Herhangi bir sessiz kalma kültürü yoktur, bağlılıkları yakalanana kadardır.
Mafyaya girmek için genellikle bir prosedür bulunmaz, pozisyonundaki kişilerin "gözlerinin tuttuğu" gençler ekibe dahil edilir.
Biz de başka da bir özellik yok.
Peki bu kadar basiretsiz bir yapı varsa bizde nasıl oluyor da gündemimizi oluşturuyor, hükümeti tehdit ediyor?
Her şeyimiz taklit olduğu için bu yapımızda taklit ama,
Peker olayı tam da o değil!
Zira Peker bir MAFYA değil.
Peker ya belirli veya belirgin olmayan bir yerlerden fişeği ateşlenmiş bir görevli, ya da dosyası oldukça kabarık biri ve ben yandım herkes yanacak diyen bir çaresizi oynuyor.
Bütün yaşananlar gösteriyor ki, Peker çaresiz olsa da, bilerek veya bilmeyerek uluslararası bir oyunun piyonu olmuş durumda.
Klasik istihbarat oyunudur!
-Herkesin içinden inanacağı bir şeyler servis ederler 10 söylenenden 1 tanesine olabilir dersen diğer 9 söylenene inanmaya başlarsın.
O da tamda bunu yapıyor.
Ve o bunu yaptıkça ona inanmak isteyenlerin çoğu bu inanca sırf ERDOĞAN düşmanlığı ile yanaşıyorlar ve söylenenler üzerinden asıl hedefleri CUMHUR İTTİFAKI’dır.
Dışta bu ittifakın terörle mücadelesini hazmedemeyenler, içte iktidar hırsı ile bu ittifaktan kurtulmak isteyenler bir ağızdan slogan atar duruma gelmiştir.
Erdoğan’ı seçimsiz al aşağı etmek için; MİT kumpası denendi, Gezi, 17/25 Aralık olayları denendi, MİT tırları kumpası, Kobani Olayları, Çukur Eylemleri denendi..
Nihayetinde , 15 Temmuz darbe girişimi denendi...

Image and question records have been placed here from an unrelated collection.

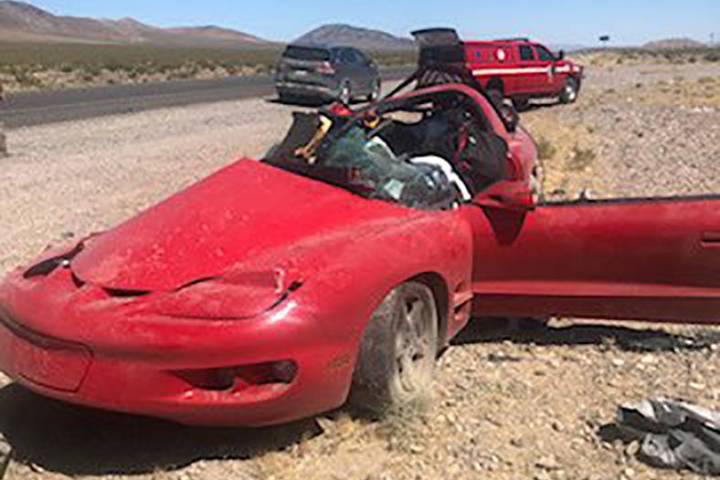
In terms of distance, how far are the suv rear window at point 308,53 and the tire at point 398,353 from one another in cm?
2256

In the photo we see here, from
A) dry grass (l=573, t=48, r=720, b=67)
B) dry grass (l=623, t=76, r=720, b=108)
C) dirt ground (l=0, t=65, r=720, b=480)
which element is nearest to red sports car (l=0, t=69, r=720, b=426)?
dirt ground (l=0, t=65, r=720, b=480)

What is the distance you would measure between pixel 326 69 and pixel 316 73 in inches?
12.2

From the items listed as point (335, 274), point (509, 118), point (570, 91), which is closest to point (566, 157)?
point (509, 118)

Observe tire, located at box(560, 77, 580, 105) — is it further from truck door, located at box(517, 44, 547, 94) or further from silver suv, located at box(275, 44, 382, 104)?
silver suv, located at box(275, 44, 382, 104)

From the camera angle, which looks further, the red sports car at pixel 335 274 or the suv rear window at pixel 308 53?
the suv rear window at pixel 308 53

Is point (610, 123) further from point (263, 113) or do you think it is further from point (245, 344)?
point (245, 344)

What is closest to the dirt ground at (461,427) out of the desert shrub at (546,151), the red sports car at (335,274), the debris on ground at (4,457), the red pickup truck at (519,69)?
the debris on ground at (4,457)

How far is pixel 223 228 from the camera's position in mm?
4383

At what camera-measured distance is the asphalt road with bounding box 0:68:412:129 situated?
72.9 feet

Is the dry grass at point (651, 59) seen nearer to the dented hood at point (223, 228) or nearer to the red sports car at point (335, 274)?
the red sports car at point (335, 274)

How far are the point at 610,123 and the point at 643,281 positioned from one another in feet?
47.4

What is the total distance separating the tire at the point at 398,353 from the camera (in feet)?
13.4

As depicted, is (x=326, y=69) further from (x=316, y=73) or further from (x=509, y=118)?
(x=509, y=118)

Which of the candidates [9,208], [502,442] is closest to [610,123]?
[9,208]
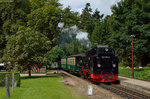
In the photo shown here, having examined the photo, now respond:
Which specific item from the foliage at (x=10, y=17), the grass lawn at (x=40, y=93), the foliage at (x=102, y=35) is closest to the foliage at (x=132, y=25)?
the foliage at (x=102, y=35)

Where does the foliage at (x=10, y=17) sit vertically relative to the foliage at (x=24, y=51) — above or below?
above

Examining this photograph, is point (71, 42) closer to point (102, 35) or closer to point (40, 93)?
point (102, 35)

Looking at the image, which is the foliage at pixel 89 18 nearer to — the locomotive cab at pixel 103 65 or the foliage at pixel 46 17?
the foliage at pixel 46 17

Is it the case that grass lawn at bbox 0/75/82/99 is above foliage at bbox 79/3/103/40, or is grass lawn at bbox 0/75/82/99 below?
below

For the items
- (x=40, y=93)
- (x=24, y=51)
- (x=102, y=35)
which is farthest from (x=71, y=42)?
(x=40, y=93)

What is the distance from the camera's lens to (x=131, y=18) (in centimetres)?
3575

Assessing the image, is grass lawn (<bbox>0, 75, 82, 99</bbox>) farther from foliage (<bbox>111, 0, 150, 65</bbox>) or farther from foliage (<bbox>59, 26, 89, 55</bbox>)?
foliage (<bbox>59, 26, 89, 55</bbox>)

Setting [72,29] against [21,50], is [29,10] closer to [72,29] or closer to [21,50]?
[72,29]

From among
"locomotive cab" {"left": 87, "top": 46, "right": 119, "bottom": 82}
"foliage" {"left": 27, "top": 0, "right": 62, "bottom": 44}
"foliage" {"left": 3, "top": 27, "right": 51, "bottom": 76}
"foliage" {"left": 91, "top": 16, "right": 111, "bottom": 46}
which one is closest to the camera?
"locomotive cab" {"left": 87, "top": 46, "right": 119, "bottom": 82}

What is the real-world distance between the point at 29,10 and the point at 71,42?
1417cm

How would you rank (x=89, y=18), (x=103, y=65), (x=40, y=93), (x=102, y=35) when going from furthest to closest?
(x=89, y=18), (x=102, y=35), (x=103, y=65), (x=40, y=93)

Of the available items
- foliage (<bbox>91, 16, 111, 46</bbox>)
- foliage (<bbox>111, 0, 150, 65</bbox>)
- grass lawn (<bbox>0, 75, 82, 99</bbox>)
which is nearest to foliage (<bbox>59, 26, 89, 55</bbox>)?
foliage (<bbox>91, 16, 111, 46</bbox>)

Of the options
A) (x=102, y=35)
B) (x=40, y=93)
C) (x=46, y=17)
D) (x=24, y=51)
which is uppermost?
(x=46, y=17)

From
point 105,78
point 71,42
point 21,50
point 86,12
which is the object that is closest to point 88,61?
point 105,78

DEAŞ ve PKK, Ekonomik Saldırılar ve Trump denendi...
Ve son tango Sedat Peker!
Dün karanlık ellerle kaset skandalları yaşatanlar, bugün kasetlerine başrol oyuncusu bulmuş durumdalar.
“Tayyip Abi” diyerek başladığı her kaset operasyonunda, dönüp dolaşıp 15 Temmuz’da Erdoğan’ın yanında canı pahasına olan şahıslara vuruyor.
Yani aslında “abisine” vuruyor.
Yüceltir gibi yaparak aslında aşağılıyor ve derin derin yıpratıyor...
Peker eğer Erdoğan’a karşı gerçekten samimi olsaydı ülkeden kaçmadan bildikleri ile gider adalete teslim olurdu.
Görünen o ki , bizim taklidi mafyalarımız aslında milli güvenlik sorunu haline gelmiş.
Demek ki, bir ülkede yer altı yapılanmaları da eğer ehilleri yapmazsa utanç ve gülünç hallerimizi yaşarız.
Bakın göreceksiniz bu aptalca görünen istihbarat oyununda son sözü Türk Devleti söyleyecek ve çok sert söyleyecek.
Bekleyin görün bu süreçte ölü taklidi yapan devlet, nasıl bir sonuç gösterecek şaşıracaksınız.
İstihbarat meraklısı gençlere 100 yıllık malzeme çıkacak.